1 serving (160 grams) contains 186 calories, 5.3 grams of protein, 0.4 grams of fat, and 39.4 grams of carbohydrates.
Calories |
185.6 | ||
|---|---|---|---|
% Daily Value* |
|||
| Total Fat | 0.4 g | 0% | |
| Saturated Fat | 0.1 g | 0% | |
| Polyunsaturated Fat | 0.1 g | ||
| Cholesterol | 0 mg | 0% | |
| Sodium | 323.2 mg | 14% | |
| Total Carbohydrates | 39.4 g | 14% | |
| Dietary Fiber | 2.2 g | 7% | |
| Sugars | 1.8 g | ||
| protein | 5.3 g | 10% | |
| Vitamin D | 0 mcg | 0% | |
| Calcium | 22.4 mg | 1% | |
| Iron | 2.0 mg | 11% | |
| Potassium | 86.4 mg | 1% | |
* Percent Daily Values are based on a 2,000 calorie diet. Your daily values may be higher or lower depending on your calorie needs.
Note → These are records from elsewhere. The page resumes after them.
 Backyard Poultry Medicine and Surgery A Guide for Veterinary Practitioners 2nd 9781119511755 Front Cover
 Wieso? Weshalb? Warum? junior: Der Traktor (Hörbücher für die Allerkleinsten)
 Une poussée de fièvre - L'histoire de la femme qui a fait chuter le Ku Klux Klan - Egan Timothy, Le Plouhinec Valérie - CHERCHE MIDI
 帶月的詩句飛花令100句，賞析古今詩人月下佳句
Rice with peas is a simple, versatile dish popular across many global cuisines, including Caribbean, Asian, and Mediterranean fare. This combination pairs white or brown rice with green peas, creating a meal rich in carbohydrates, fiber, and plant-based protein. Rice serves as an energy-giving staple due to its high starch content, while peas contribute a nutritional boost with their vitamins, minerals, and antioxidants. A typical one-cup serving of this dish provides approximately 250 calories, 45 grams of complex carbohydrates, 7 grams of protein, and 3 grams of fiber, depending on preparation methods. The inclusion of peas adds vitamin C, vitamin K, folate, and essential minerals such as iron and manganese.
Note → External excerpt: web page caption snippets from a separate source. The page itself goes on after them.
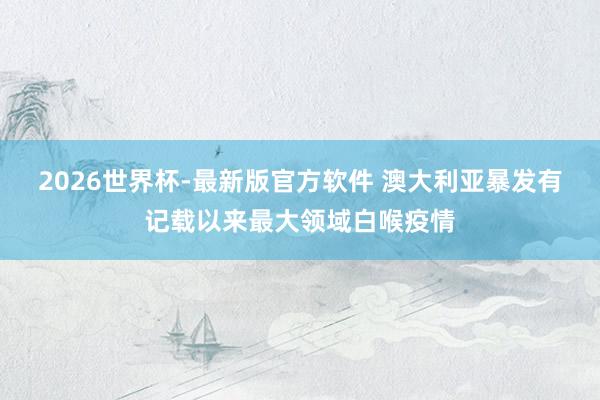 2026世界杯-最新版官方软件 澳大利亚暴发有记载以来最大领域白喉疫情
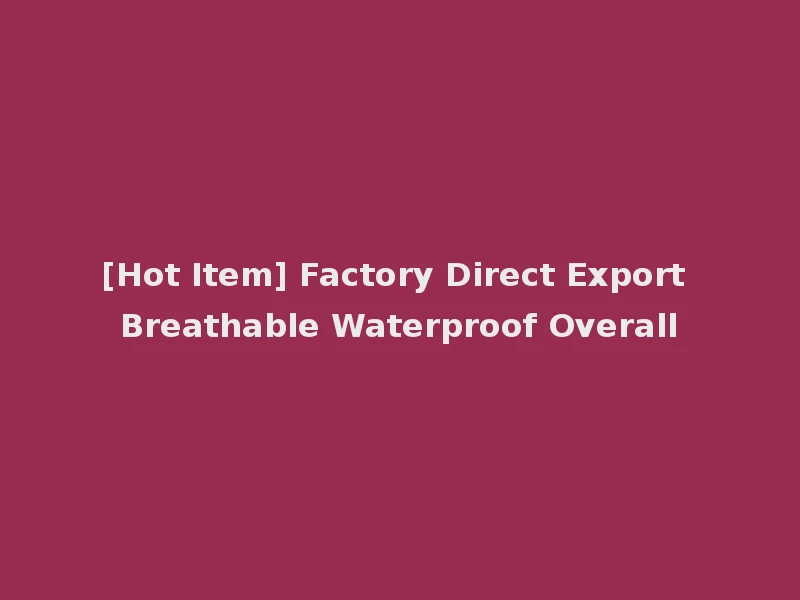 [Hot Item] Factory Direct Export Breathable Waterproof Overall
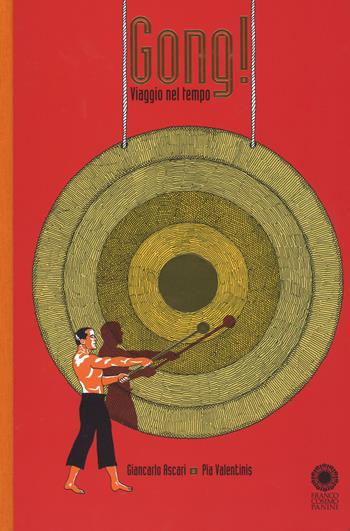 Gong! Viaggio nel tempo. Ediz. a colori - Giancarlo Ascari, Pia Valentinis - Libro Franco Cosimo Panini 2017, Dentro le figure | libraccio.click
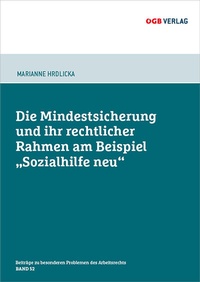 Abbildung von: Die Mindestsicherung und ihr rechtlicher Rahmen am Beispiel "Sozialhilfe neu" - ÖGB Verlag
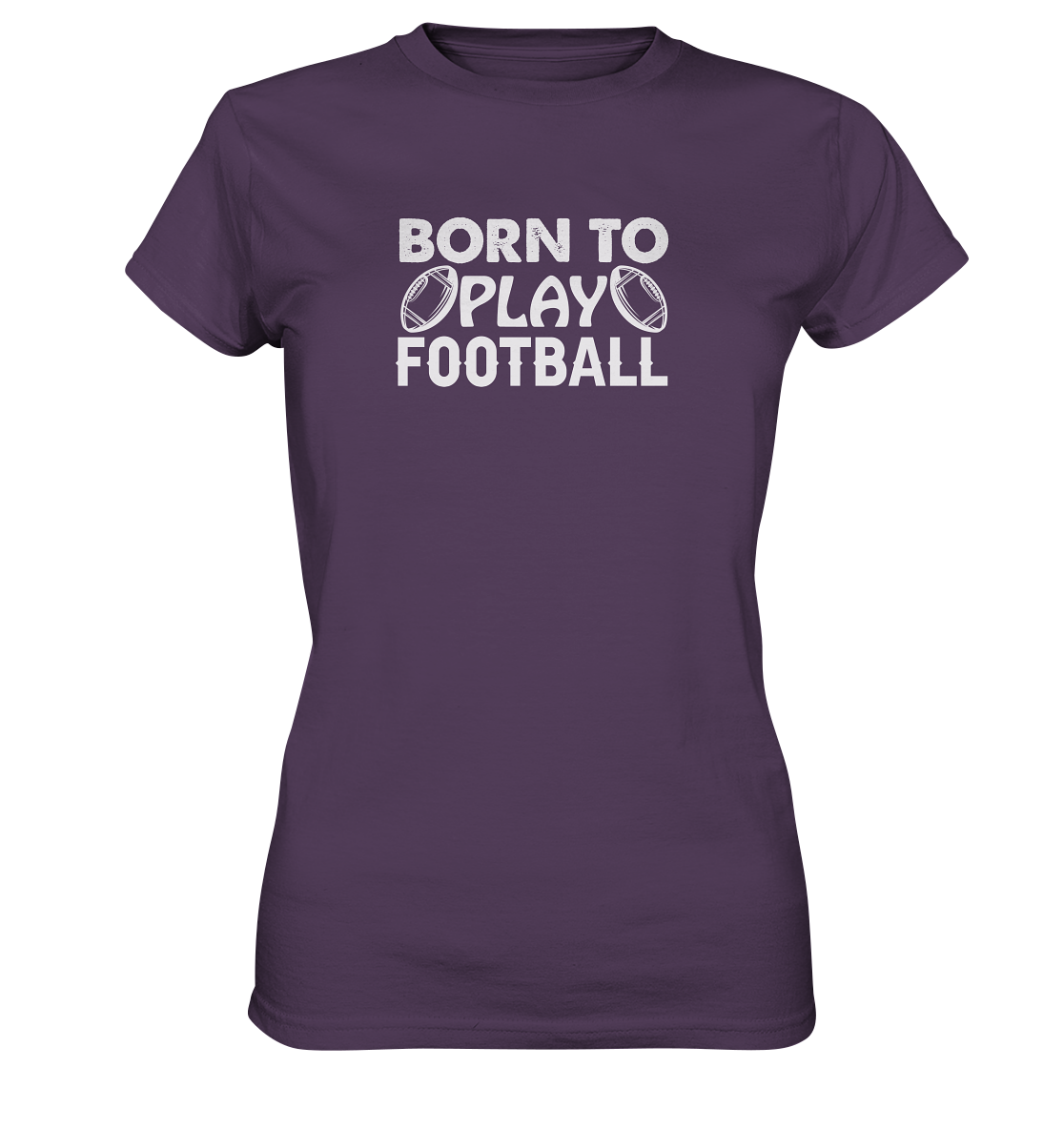 Born to Play - Ladies Premium Shirt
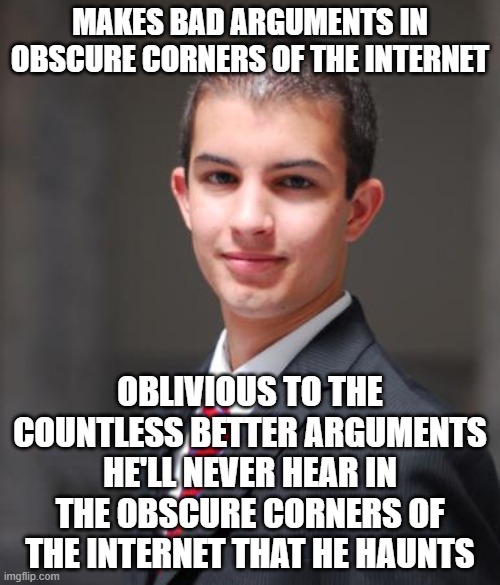 When You're Too Lazy To Browse The Marketplace Of Ideas Before Making A Fool Of Yourself Trying To Contribute To It | MAKES BAD ARGUMENTS IN OBSCURE CORNERS OF THE INTERNET; OBLIVIOUS TO THE COUNTLESS BETTER ARGUMENTS HE'LL NEVER HEAR IN THE OBSCURE CORNERS OF THE INTERNET THAT HE HAUNTS | image tagged in college conservative,conservative logic,edgelord,contrarian,reading,thinking | made w/ Imgflip meme maker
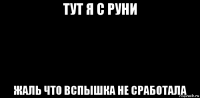 тут я с руни жаль что вспышка не сработала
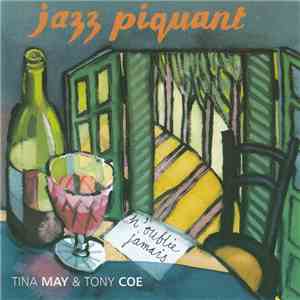 Tina May & Tony Coe - Jazz Piquant ~ N'oublie Jamais mp3 album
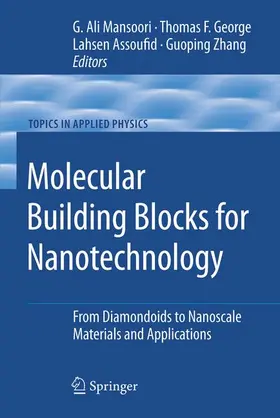 Mansoori / Zhang / George |  Molecular Building Blocks for Nanotechnology | Buch |  Sack Fachmedien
Store cooked rice with peas in an airtight container in the refrigerator for up to 3-4 days. Reheat thoroughly to at least 165°F before consumption to prevent foodborne illness.
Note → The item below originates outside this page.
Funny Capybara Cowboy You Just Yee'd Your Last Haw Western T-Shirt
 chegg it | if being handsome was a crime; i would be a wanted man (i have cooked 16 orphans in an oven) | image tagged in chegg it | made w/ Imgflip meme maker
A standard 1-cup serving of cooked rice with peas contains roughly 250-300 calories, 6-7 grams of protein, 45-50 grams of carbohydrates, and 2-3 grams of fat. It is also a good source of dietary fiber (3-4 grams) and provides vitamins like B6, folate, and minerals such as magnesium and potassium.
Rice with peas is not suitable for a keto diet due to its high carbohydrate content. A 1-cup serving contains approximately 45-50 grams of carbs, which exceeds the daily carb limit for most ketogenic plans.
Rice with peas offers a good balance of energy, plant-based protein, and fiber. Peas add essential nutrients like vitamin K, vitamin C, and antioxidants, while rice provides quick-digesting carbohydrates for energy. However, white rice may cause blood sugar spikes, so whole-grain options like brown rice are a healthier choice for better blood sugar control.
A typical portion size for rice with peas is 1 cup, which provides around 250-300 calories. Adjust serving sizes based on your dietary goals and activity level. To make it a more balanced meal, consider adding a source of healthy fat or lean protein.
Compared to plain rice, rice with peas offers more protein and dietary fiber due to the addition of peas. When compared to quinoa or lentils, rice with peas is lower in protein and fiber but may be preferred for its milder flavor and texture. Using whole-grain rice instead of white rice improves the nutritional profile significantly.
Our nutrition data comes from trusted, authoritative sources to ensure accuracy and reliability. Below are specific scientific references and authoritative sources for this food item.
Additional Authoritative Sources:
Daily value percentages based on FDA guidelines. Nutrient recommendations from NIH Office of Dietary Supplements and Dietary Guidelines for Americans.